DIRECTION:
Write out every line of the records below as a numbered list, omitting the blank lines.

DATASET ENTRIES:

↓↓↓

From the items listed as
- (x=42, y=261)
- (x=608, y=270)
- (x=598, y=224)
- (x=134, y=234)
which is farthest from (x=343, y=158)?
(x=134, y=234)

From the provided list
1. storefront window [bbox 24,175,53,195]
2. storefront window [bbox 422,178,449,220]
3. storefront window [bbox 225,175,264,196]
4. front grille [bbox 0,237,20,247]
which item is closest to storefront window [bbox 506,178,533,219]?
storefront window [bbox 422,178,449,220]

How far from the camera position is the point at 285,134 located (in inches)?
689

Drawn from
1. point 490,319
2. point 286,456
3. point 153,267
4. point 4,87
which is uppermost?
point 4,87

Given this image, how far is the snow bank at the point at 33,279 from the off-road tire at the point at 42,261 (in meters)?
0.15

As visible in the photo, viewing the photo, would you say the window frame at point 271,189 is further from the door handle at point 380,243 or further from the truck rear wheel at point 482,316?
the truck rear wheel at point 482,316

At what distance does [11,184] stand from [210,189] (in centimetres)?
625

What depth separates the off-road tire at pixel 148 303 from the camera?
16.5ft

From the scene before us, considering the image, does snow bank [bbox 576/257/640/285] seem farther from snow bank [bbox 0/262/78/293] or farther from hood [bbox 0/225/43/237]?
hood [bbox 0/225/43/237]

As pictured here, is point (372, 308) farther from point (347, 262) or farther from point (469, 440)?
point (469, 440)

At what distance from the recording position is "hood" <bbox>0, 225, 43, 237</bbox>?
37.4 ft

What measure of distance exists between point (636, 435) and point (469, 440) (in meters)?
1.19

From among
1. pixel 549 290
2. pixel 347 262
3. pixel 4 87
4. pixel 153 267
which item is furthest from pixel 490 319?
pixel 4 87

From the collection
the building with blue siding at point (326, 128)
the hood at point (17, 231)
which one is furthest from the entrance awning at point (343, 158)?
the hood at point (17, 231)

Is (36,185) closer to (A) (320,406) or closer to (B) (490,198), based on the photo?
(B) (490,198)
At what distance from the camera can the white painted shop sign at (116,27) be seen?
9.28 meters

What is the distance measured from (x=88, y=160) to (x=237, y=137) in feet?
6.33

↑↑↑

FINAL RESULT:
1. From the items listed as
2. - (x=42, y=261)
3. - (x=608, y=270)
4. - (x=598, y=224)
5. - (x=134, y=234)
6. which is farthest from (x=343, y=158)?
7. (x=134, y=234)
8. From the provided list
9. 1. storefront window [bbox 24,175,53,195]
10. 2. storefront window [bbox 422,178,449,220]
11. 3. storefront window [bbox 225,175,264,196]
12. 4. front grille [bbox 0,237,20,247]
13. which item is closest to storefront window [bbox 506,178,533,219]?
14. storefront window [bbox 422,178,449,220]
15. How far from the camera position is the point at 285,134 located (in inches)?
16. 689
17. Drawn from
18. 1. point 490,319
19. 2. point 286,456
20. 3. point 153,267
21. 4. point 4,87
22. which is uppermost?
23. point 4,87
24. Given this image, how far is the snow bank at the point at 33,279 from the off-road tire at the point at 42,261 (in meters)?
25. 0.15
26. As visible in the photo, viewing the photo, would you say the window frame at point 271,189 is further from the door handle at point 380,243 or further from the truck rear wheel at point 482,316?
27. the truck rear wheel at point 482,316
28. At what distance does [11,184] stand from [210,189] (in centimetres)?
29. 625
30. What depth separates the off-road tire at pixel 148 303 from the camera?
31. 16.5ft
32. From the scene before us, considering the image, does snow bank [bbox 576/257/640/285] seem farther from snow bank [bbox 0/262/78/293] or farther from hood [bbox 0/225/43/237]?
33. hood [bbox 0/225/43/237]
34. As pictured here, is point (372, 308) farther from point (347, 262) or farther from point (469, 440)?
35. point (469, 440)
36. At what distance from the recording position is "hood" <bbox>0, 225, 43, 237</bbox>?
37. 37.4 ft
38. What measure of distance exists between point (636, 435) and point (469, 440) (in meters)?
39. 1.19
40. From among
41. 1. pixel 549 290
42. 2. pixel 347 262
43. 3. pixel 4 87
44. 4. pixel 153 267
45. which item is furthest from pixel 490 319?
46. pixel 4 87
47. From the collection
48. the building with blue siding at point (326, 128)
49. the hood at point (17, 231)
50. which one is furthest from the entrance awning at point (343, 158)?
51. the hood at point (17, 231)
52. Is (36,185) closer to (A) (320,406) or closer to (B) (490,198), based on the photo?
53. (B) (490,198)
54. At what distance from the camera can the white painted shop sign at (116,27) be seen?
55. 9.28 meters
56. What is the distance measured from (x=88, y=160) to (x=237, y=137) in feet?
57. 6.33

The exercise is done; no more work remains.